Our crime situation again

It is a pity that we must once more comment on a negative issue in our society, but unfortunately, the plague of violent crime remains with us, despite our concerns and efforts to tackle it.

No sooner had Parliament approved a law providing for harsher penalties for the possession of illegal firearms, than there came the news of a horrific double murder involving the gruesome burning of the bodies of the victims. It seems that we are sinking deeper and deeper into depravity. There was also a report of the shooting of a civilian by police, a rather rare occurrence these days, and the discovery of an illegal shipment of guns and ammunition at the Campden Park Container Port. Not very encouraging, one could justly say.

While there has undoubtedly been a steep increase in violent crime in our country, the seeds have been germinating in our society and in those of our neighbours for decades now. We are now experiencing the explosion in the form of murders from alleged gangsterism linked to drug-dealing, alongside more personal incidents arising from vendettas, violence against women and domestic disagreements.

There is no shortage of comments via social media, the airwaves and the press. The glaring shortage is that of solutions. We seem to be absolving ourselves of any responsibility for the sad situation or to face realities. Instead, we hurl accusations and apportion blame on government, politicians, the police, young people, even schools and the church, every institution that we can imagine.

Our politicians, on both sides, are also part of this act, and the last meeting of the House of Assembly again exemplified this. Instead of facing up to the reality that there is no simple solution to the deadly challenge, and hence trying to pool all resources to combat the critical situation, what we get is politicking. First of all, it is doing a grave disservice to our country to lump all the reports of crime together and to give an impression that our country has become so murder-ridden that it is now unsafe.

Clearly the incidents of violent crime are alarming and of grave concern to all. But we must avoid juggling statistics for political purposes and arriving at erroneous conclusions. Scare-mongering does not help, neither the society nor any political party. We have a deep and serious problem which has not arisen overnight, and we need first to make correct analyses and make use of all the human, technical and material resources available to us to solve it. There is no immediate solution and seeking short-term gain will benefit no one in the long run.

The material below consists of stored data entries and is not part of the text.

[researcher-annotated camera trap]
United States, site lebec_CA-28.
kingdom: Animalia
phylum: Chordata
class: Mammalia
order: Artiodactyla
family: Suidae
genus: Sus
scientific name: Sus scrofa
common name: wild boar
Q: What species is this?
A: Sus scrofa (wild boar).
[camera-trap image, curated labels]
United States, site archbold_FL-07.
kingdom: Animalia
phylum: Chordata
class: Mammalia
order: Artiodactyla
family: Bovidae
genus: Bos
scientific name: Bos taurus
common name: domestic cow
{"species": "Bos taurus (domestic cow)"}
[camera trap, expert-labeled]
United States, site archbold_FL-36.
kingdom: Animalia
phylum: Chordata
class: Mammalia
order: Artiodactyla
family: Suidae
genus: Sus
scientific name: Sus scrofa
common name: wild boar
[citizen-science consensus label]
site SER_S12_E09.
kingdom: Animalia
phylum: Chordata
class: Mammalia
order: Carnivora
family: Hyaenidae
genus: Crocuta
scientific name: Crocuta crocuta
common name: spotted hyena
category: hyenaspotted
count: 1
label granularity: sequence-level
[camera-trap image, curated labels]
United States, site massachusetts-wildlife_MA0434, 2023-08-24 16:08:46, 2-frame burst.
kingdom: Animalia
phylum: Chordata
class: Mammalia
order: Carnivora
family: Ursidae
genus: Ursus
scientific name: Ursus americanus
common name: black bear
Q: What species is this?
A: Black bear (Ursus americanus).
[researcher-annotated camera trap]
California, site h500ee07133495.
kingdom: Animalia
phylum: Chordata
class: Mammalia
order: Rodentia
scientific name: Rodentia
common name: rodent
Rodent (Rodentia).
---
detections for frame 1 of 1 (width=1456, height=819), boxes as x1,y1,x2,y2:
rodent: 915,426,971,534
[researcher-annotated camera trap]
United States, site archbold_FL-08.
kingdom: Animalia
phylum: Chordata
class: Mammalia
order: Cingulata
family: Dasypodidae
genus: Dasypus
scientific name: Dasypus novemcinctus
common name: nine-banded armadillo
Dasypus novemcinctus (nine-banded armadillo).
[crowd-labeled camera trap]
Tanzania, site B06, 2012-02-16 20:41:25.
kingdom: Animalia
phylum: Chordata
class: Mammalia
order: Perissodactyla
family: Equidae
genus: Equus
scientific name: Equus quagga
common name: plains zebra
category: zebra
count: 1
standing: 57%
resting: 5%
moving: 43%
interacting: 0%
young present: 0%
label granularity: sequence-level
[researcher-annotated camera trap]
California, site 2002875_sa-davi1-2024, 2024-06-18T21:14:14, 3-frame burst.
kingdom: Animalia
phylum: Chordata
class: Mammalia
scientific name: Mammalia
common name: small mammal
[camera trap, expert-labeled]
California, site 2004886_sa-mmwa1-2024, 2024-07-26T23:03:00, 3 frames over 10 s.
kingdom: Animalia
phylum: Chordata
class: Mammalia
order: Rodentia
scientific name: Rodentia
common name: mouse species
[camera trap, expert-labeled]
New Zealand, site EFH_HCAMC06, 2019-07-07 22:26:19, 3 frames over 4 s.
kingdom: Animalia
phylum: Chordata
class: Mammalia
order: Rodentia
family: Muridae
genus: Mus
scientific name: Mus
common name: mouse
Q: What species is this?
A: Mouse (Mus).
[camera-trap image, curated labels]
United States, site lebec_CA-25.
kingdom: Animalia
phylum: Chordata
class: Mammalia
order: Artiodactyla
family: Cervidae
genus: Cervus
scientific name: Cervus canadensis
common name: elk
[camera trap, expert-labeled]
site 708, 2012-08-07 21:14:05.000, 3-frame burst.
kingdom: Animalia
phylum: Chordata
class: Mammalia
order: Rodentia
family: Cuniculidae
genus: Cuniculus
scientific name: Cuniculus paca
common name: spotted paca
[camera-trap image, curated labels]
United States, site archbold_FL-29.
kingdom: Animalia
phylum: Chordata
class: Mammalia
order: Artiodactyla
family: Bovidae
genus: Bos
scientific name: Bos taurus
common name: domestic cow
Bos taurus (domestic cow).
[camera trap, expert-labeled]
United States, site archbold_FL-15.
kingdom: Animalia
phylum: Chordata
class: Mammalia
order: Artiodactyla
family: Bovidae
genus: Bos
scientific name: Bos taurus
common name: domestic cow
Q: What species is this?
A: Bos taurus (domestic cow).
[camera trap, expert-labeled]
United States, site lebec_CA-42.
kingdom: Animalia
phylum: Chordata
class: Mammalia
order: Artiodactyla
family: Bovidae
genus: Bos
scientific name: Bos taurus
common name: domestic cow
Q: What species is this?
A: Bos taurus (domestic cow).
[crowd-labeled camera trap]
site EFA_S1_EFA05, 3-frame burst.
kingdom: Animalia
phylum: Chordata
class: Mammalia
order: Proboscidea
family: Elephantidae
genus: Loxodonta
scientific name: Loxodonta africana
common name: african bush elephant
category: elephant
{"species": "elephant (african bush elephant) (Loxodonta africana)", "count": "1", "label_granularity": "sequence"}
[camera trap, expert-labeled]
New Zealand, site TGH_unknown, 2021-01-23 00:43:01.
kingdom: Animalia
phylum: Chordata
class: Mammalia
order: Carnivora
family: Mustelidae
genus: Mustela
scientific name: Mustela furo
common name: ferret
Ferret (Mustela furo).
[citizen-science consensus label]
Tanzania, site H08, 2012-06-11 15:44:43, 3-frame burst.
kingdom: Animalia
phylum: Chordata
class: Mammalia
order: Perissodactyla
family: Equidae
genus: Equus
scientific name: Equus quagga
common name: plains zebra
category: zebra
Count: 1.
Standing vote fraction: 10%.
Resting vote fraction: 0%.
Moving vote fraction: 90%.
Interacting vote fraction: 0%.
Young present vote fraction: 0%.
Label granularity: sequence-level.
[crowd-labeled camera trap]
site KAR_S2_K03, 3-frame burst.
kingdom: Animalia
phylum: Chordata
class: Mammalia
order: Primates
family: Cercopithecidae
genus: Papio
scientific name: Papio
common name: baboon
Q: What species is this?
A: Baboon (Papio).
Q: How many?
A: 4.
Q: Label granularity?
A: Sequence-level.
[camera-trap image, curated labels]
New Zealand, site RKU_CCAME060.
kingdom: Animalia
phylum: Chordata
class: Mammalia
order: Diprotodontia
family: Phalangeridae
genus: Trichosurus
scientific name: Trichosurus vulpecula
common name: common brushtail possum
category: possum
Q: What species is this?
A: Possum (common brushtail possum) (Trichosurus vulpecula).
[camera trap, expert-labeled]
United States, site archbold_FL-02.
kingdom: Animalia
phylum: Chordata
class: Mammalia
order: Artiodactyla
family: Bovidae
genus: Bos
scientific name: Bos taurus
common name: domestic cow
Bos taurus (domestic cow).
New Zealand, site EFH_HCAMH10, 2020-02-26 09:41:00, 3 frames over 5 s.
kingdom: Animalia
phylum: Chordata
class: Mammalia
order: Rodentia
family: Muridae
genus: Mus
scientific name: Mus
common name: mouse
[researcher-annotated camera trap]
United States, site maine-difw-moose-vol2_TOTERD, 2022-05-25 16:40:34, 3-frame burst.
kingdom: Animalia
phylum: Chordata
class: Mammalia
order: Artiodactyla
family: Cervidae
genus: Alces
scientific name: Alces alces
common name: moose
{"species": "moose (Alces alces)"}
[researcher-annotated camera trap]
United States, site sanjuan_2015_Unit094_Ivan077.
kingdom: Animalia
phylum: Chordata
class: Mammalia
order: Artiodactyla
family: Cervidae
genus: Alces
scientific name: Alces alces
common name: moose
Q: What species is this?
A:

Simply put, only an open national dialogue and willingness to take a multi-faceted approach will begin to put us on the path towards being able to correct this malaise in our midst. In this regard, it is heartening to see that the Royal St Vincent and the Grenadines Police Force, is undertaking a series of community outreach sessions where it is sharing information and receiving feedback from the public- A step in the right direction. May this step of community dialogue not be the purview only of the police.